## PROBLEM REQUIREMENTS
The output should be the records themselves, given again exactly.

(Stored data entries)
———

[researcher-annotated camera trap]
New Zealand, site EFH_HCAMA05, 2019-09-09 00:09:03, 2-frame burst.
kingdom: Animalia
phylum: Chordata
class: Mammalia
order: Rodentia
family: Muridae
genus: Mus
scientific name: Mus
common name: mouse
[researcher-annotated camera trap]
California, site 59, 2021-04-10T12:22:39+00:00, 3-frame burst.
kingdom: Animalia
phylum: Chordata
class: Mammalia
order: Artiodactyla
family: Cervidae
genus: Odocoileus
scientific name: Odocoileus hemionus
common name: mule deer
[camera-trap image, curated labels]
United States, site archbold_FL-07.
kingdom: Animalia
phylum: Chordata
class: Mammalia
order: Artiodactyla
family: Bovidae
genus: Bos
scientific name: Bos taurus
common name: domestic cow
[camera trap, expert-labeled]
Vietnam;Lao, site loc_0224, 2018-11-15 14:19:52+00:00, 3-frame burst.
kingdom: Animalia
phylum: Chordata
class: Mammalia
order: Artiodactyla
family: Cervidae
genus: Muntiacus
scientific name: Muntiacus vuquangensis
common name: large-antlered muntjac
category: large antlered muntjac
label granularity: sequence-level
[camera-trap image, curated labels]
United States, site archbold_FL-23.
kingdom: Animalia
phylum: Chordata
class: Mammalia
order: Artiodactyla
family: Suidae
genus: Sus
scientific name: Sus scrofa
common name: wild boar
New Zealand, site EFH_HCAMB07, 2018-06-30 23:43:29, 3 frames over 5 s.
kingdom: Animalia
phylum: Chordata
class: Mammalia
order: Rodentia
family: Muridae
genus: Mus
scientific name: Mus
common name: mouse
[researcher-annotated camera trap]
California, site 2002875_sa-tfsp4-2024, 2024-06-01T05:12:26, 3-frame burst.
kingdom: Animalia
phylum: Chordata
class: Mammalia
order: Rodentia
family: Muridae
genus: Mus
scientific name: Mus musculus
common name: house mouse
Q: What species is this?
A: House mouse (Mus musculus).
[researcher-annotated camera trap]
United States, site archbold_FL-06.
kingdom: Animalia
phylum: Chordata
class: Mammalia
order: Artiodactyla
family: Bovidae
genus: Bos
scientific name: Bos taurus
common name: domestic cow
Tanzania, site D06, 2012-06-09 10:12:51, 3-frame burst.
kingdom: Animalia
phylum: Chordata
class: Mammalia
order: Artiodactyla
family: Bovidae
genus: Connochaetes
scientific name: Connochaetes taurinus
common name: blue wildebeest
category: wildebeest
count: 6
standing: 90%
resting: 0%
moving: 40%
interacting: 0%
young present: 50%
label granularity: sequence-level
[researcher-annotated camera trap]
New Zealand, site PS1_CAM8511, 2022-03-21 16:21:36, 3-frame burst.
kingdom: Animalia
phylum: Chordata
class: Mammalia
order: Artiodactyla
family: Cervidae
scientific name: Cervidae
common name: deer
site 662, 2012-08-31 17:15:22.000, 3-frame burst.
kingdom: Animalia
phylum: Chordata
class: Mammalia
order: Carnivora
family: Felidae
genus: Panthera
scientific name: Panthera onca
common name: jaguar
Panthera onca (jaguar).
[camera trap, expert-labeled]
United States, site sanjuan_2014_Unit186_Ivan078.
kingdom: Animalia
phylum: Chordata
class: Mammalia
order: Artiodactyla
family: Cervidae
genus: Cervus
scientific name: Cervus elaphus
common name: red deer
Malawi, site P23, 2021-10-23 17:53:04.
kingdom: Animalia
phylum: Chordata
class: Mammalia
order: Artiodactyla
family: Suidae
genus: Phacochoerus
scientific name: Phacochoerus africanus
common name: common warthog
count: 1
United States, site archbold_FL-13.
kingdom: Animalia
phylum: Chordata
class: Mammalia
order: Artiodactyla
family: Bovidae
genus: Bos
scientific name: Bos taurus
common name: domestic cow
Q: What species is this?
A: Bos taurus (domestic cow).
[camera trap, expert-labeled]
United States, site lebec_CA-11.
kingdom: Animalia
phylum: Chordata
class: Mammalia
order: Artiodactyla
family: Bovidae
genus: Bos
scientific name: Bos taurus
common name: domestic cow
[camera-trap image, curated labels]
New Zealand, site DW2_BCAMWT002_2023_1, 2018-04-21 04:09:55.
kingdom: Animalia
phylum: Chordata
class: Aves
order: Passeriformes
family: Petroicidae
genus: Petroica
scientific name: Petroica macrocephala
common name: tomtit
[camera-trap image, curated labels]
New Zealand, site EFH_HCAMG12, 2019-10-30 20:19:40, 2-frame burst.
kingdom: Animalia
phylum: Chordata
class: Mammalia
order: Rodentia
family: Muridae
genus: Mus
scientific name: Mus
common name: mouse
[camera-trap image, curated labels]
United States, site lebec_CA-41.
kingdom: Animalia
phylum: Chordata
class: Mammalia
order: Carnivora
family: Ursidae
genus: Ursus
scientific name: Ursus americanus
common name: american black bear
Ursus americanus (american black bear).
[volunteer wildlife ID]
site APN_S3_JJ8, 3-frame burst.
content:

———

## PROBLEM SOLUTION
[researcher-annotated camera trap]
New Zealand, site EFH_HCAMA05, 2019-09-09 00:09:03, 2-frame burst.
kingdom: Animalia
phylum: Chordata
class: Mammalia
order: Rodentia
family: Muridae
genus: Mus
scientific name: Mus
common name: mouse
[researcher-annotated camera trap]
California, site 59, 2021-04-10T12:22:39+00:00, 3-frame burst.
kingdom: Animalia
phylum: Chordata
class: Mammalia
order: Artiodactyla
family: Cervidae
genus: Odocoileus
scientific name: Odocoileus hemionus
common name: mule deer
[camera-trap image, curated labels]
United States, site archbold_FL-07.
kingdom: Animalia
phylum: Chordata
class: Mammalia
order: Artiodactyla
family: Bovidae
genus: Bos
scientific name: Bos taurus
common name: domestic cow
[camera trap, expert-labeled]
Vietnam;Lao, site loc_0224, 2018-11-15 14:19:52+00:00, 3-frame burst.
kingdom: Animalia
phylum: Chordata
class: Mammalia
order: Artiodactyla
family: Cervidae
genus: Muntiacus
scientific name: Muntiacus vuquangensis
common name: large-antlered muntjac
category: large antlered muntjac
label granularity: sequence-level
[camera-trap image, curated labels]
United States, site archbold_FL-23.
kingdom: Animalia
phylum: Chordata
class: Mammalia
order: Artiodactyla
family: Suidae
genus: Sus
scientific name: Sus scrofa
common name: wild boar
New Zealand, site EFH_HCAMB07, 2018-06-30 23:43:29, 3 frames over 5 s.
kingdom: Animalia
phylum: Chordata
class: Mammalia
order: Rodentia
family: Muridae
genus: Mus
scientific name: Mus
common name: mouse
[researcher-annotated camera trap]
California, site 2002875_sa-tfsp4-2024, 2024-06-01T05:12:26, 3-frame burst.
kingdom: Animalia
phylum: Chordata
class: Mammalia
order: Rodentia
family: Muridae
genus: Mus
scientific name: Mus musculus
common name: house mouse
Q: What species is this?
A: House mouse (Mus musculus).
[researcher-annotated camera trap]
United States, site archbold_FL-06.
kingdom: Animalia
phylum: Chordata
class: Mammalia
order: Artiodactyla
family: Bovidae
genus: Bos
scientific name: Bos taurus
common name: domestic cow
Tanzania, site D06, 2012-06-09 10:12:51, 3-frame burst.
kingdom: Animalia
phylum: Chordata
class: Mammalia
order: Artiodactyla
family: Bovidae
genus: Connochaetes
scientific name: Connochaetes taurinus
common name: blue wildebeest
category: wildebeest
count: 6
standing: 90%
resting: 0%
moving: 40%
interacting: 0%
young present: 50%
label granularity: sequence-level
[researcher-annotated camera trap]
New Zealand, site PS1_CAM8511, 2022-03-21 16:21:36, 3-frame burst.
kingdom: Animalia
phylum: Chordata
class: Mammalia
order: Artiodactyla
family: Cervidae
scientific name: Cervidae
common name: deer
site 662, 2012-08-31 17:15:22.000, 3-frame burst.
kingdom: Animalia
phylum: Chordata
class: Mammalia
order: Carnivora
family: Felidae
genus: Panthera
scientific name: Panthera onca
common name: jaguar
Panthera onca (jaguar).
[camera trap, expert-labeled]
United States, site sanjuan_2014_Unit186_Ivan078.
kingdom: Animalia
phylum: Chordata
class: Mammalia
order: Artiodactyla
family: Cervidae
genus: Cervus
scientific name: Cervus elaphus
common name: red deer
Malawi, site P23, 2021-10-23 17:53:04.
kingdom: Animalia
phylum: Chordata
class: Mammalia
order: Artiodactyla
family: Suidae
genus: Phacochoerus
scientific name: Phacochoerus africanus
common name: common warthog
count: 1
United States, site archbold_FL-13.
kingdom: Animalia
phylum: Chordata
class: Mammalia
order: Artiodactyla
family: Bovidae
genus: Bos
scientific name: Bos taurus
common name: domestic cow
Q: What species is this?
A: Bos taurus (domestic cow).
[camera trap, expert-labeled]
United States, site lebec_CA-11.
kingdom: Animalia
phylum: Chordata
class: Mammalia
order: Artiodactyla
family: Bovidae
genus: Bos
scientific name: Bos taurus
common name: domestic cow
[camera-trap image, curated labels]
New Zealand, site DW2_BCAMWT002_2023_1, 2018-04-21 04:09:55.
kingdom: Animalia
phylum: Chordata
class: Aves
order: Passeriformes
family: Petroicidae
genus: Petroica
scientific name: Petroica macrocephala
common name: tomtit
[camera-trap image, curated labels]
New Zealand, site EFH_HCAMG12, 2019-10-30 20:19:40, 2-frame burst.
kingdom: Animalia
phylum: Chordata
class: Mammalia
order: Rodentia
family: Muridae
genus: Mus
scientific name: Mus
common name: mouse
[camera-trap image, curated labels]
United States, site lebec_CA-41.
kingdom: Animalia
phylum: Chordata
class: Mammalia
order: Carnivora
family: Ursidae
genus: Ursus
scientific name: Ursus americanus
common name: american black bear
Ursus americanus (american black bear).
[volunteer wildlife ID]
site APN_S3_JJ8, 3-frame burst.
content:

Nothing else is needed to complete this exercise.